Fears aged care staff will quit, as Covid-19 vaccine rollout anger grows
Aged Care Services Minister Richard Colbeck says he is concerned workers will leave the aged care sector when Covid-19 vaccines become mandatory in mid-September.
Aged Care Services Minister Richard Colbeck says he is concerned workers will leave the aged care sector when Covid-19 vaccines become mandatory for them in mid-September, as the government faces mounting pressure to urgently ramp-up the administration of aged care doses.
Senator Colbeck on Tuesday said the government was “clearly concerned” about the low rates of vaccination among aged care workers, declaring he wanted to lose as few staff as possible.
“We’re concerned that some of them may do that (leave), but we continue to talk to the sector, and also to the unions, with respect to this,” he said. “We are concerned. We want them to stay in their job. They do a very important job caring for senior Australians.”
The latest Health Department figures show that just over a third of aged care workers have been given their first jab and fewer than 20 per cent are fully vaccinated.
Aged care workers were meant to be vaccinated alongside elderly residents in phase 1a of the rollout, but the administration of doses was delayed by dwindling vaccine supplies. Victoria’s deadly second wave last year resulted in the deaths of 655 aged care residents, with Department of Health data showing 84 per cent of the infections came from aged care staff.
NSW Health Minister Brad Hazzard likened the fight for jabs to the “hunger games” as he called for a vaccination blitz for workers in aged care homes.
“We couldn’t understand why the federal government sent teams into facilities to vaccinate residents but not staff,” he said.

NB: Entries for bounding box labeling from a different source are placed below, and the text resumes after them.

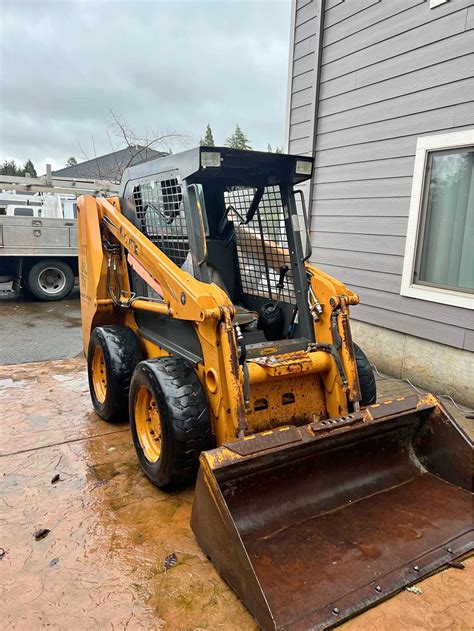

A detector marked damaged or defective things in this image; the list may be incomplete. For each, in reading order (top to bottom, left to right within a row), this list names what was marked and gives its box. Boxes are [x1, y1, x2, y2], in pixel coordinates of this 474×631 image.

rusty bucket attachment [191, 398, 472, 628]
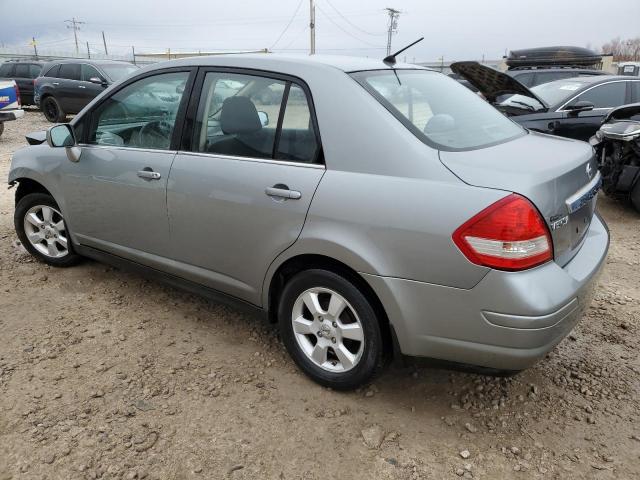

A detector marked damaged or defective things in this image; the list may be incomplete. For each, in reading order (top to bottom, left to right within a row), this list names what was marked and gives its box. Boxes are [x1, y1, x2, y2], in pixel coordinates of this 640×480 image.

damaged vehicle [450, 61, 640, 142]
damaged vehicle [592, 103, 640, 212]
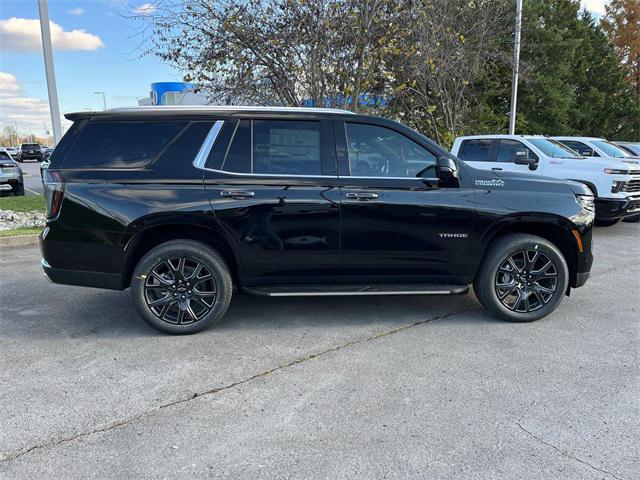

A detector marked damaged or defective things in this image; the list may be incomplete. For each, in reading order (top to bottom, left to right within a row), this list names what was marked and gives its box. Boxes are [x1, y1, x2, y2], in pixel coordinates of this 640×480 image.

pavement crack [1, 306, 476, 464]
pavement crack [516, 420, 624, 480]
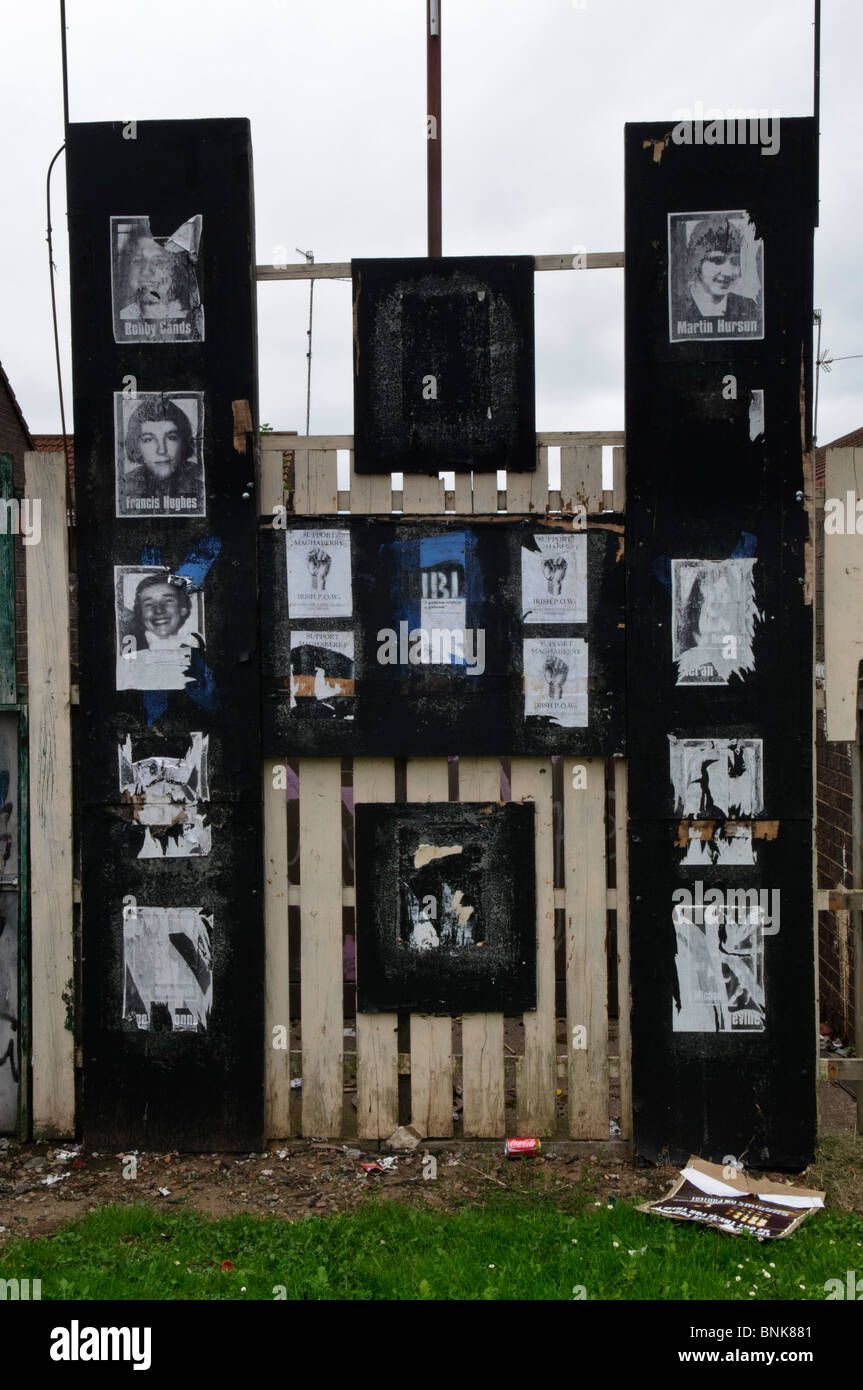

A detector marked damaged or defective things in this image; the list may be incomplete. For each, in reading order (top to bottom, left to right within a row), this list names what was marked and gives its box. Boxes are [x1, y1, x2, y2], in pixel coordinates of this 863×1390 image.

torn poster [111, 219, 204, 347]
torn poster [667, 208, 761, 344]
torn poster [114, 391, 205, 522]
torn poster [113, 567, 204, 692]
torn poster [282, 528, 350, 617]
torn poster [289, 631, 352, 717]
torn poster [516, 530, 586, 625]
torn poster [522, 636, 589, 728]
torn poster [669, 556, 755, 681]
torn poster [118, 728, 209, 856]
torn poster [667, 733, 761, 817]
torn poster [122, 906, 212, 1039]
torn poster [669, 900, 761, 1034]
torn poster [642, 1156, 822, 1245]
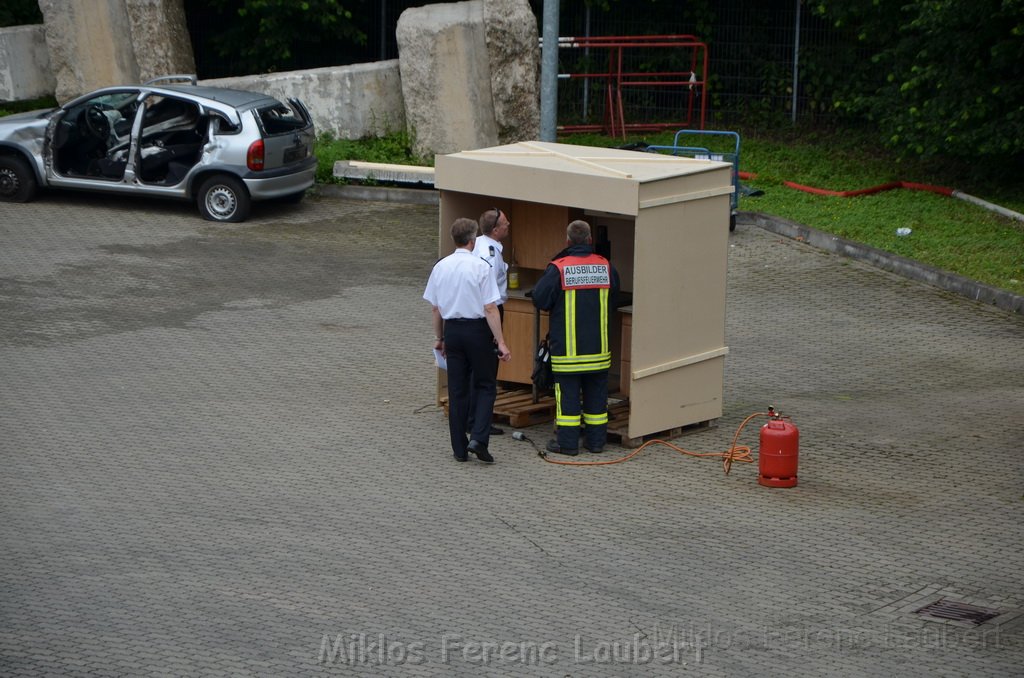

Aged & Community Services Australia chief executive Patricia Sparrow, who supports mandatory vaccination for aged care workers, said the sector had not been prioritised. Staff were forced to line up at mass vaccination hubs rather than receiving jabs at their workplace, as planned.
“The workers expected to be vaccinated in reach, and we know from doing the flu jab every year that is the easiest and most effective way for workers to be vaccinated, for it to come to the place of work, and to be vaccinated,” she told the ABC.
It comes as fury grows about why unvaccinated staff were allowed to work at the SummitCare aged care facility in Baulkham Hills in Sydney’s northwest after five residents and three workers tested positive to the virus.
ACTU president Michelle O’Neil has also been calling for more vaccinations for aged care workers as an immediate priority.
“Plans to vaccinate aged care workers in their workplaces were completely abandoned,” she said.
“These workers should have been fully vaccinated by April.
“The Morrison government must urgently finish the job of vaccinating aged care and disability care staff.”
Anthony Albanese said the move to make the vaccine mandatory for aged care workers was a “smokescreen” to distract from the lack of supply.
“The problem here isn’t the workers,” the Opposition Leader said. “The problem is they haven’t had access to the vaccines.”
Opposition education spokeswoman Tanya Plibersek said it was “inexplicable” the government had not vaccinated staff and residents at the same time.
“We’ve got the federal government changing the subject by beginning to talk about mandatory vaccination, when even aged care workers who want to get vaccinated have been let down by the vaccine rollout and the way it’s been managed,” she told the ABC.